Thursday, June 5, 2008

The boy who lived

May 29, 2008


H/l: Aaj ki raat mere dil ki salaami le le...

Intro: Short film made after Naushad Ali's death is a great story well told

Byline: Vrushali Lad


It's easy recounting a rags-to-riches story of an ambitious young man setting out into the world to realise his dreams against all odds. But filmmaker Buddhadeb Dasgupta didn't have it easy by any means – he was recounting a true story and the hero of his tale passed away just as research on his life was underway.


But Dasgupta persevered, and culling information from family collections, old associates, interviews and photographs, presented the journey of one of the greatest musicians of Hindi filmdom, in a fitting tribute to the boy who gave up all and won much more back. Dasgupta's 39-minute documentary film on the life and genius of musician Naushad Ali is sensitively put together in the Films Division-funded 'Naushad Ali – The Melody Continues'.

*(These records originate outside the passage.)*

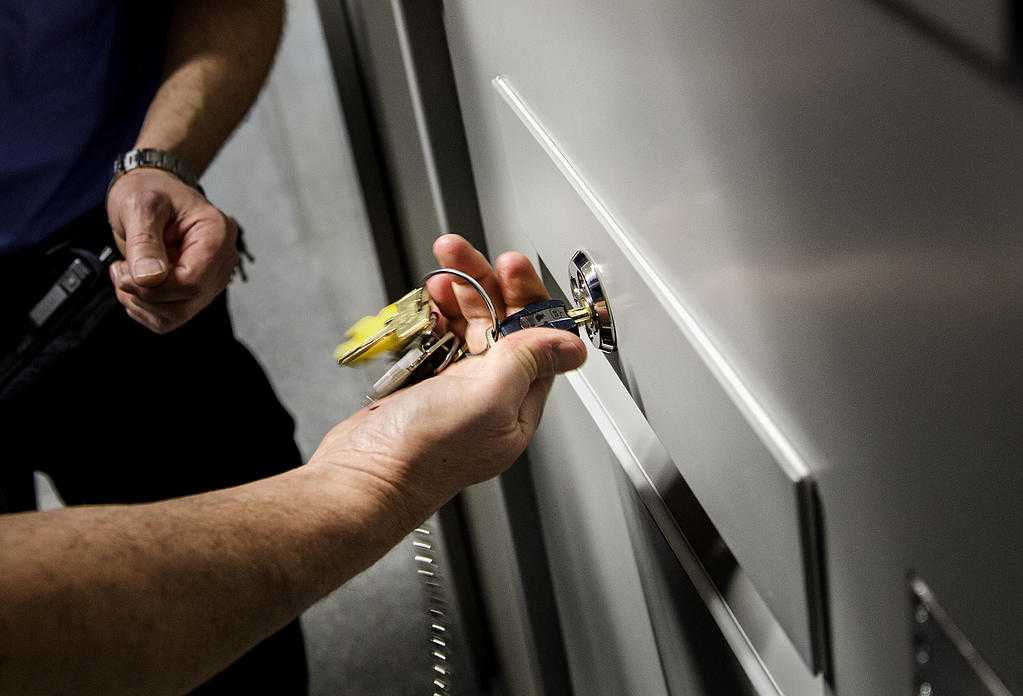 Genrebild. En häktesvakt använder nycklar för att öppna en celldörr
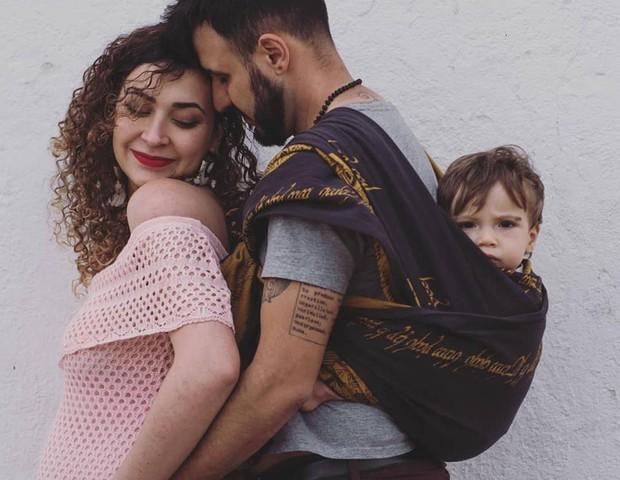 Família à espera da filha caçula (Foto: Reprodução Facebook)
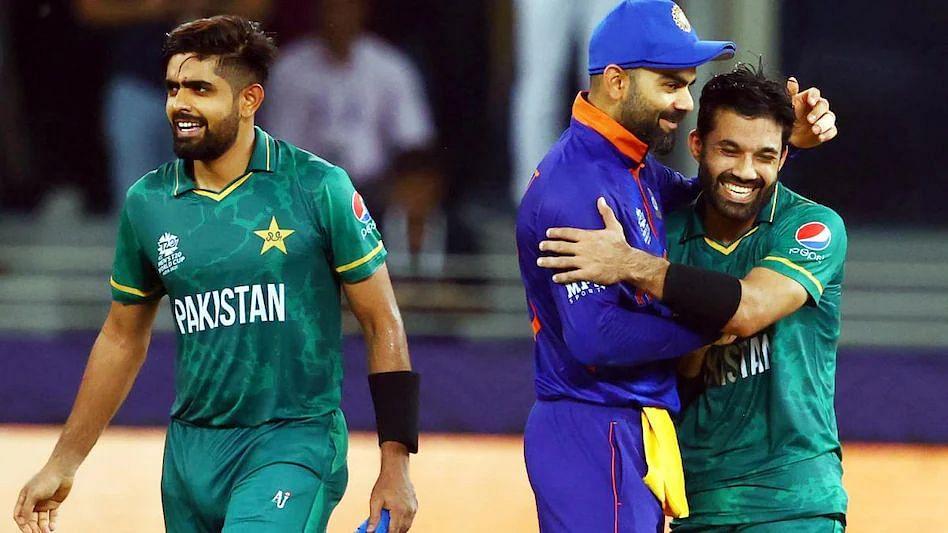 T20 WC, India vs Pakistan: सोशल मीडियात कोहलीचं प्रचंड कौतुक, पाकिस्तानी बोर्डाने देखील केलं ट्वीट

Naushad's story began in true filmi fashion: as a boy, he loved Hindi film music so much that he would regularly skip school to catch movies at a local theatre in Lucknow. Later his father told him to choose between music and his family. Naushad chose music and moved to Mumbai, never to return to his ancestral home in Lucknow but to remember his grandmother and the trees and houses of his childhood till his dying days.


This beginning leads into an absorbing story told through Dasgupta's eyes, as he chronicles the rise and rise of Hindi film music's enfant terrible Naushad Ali. The story within the story is that the film, screened this week by Films Division at Cuffe Parade, almost didn't get made.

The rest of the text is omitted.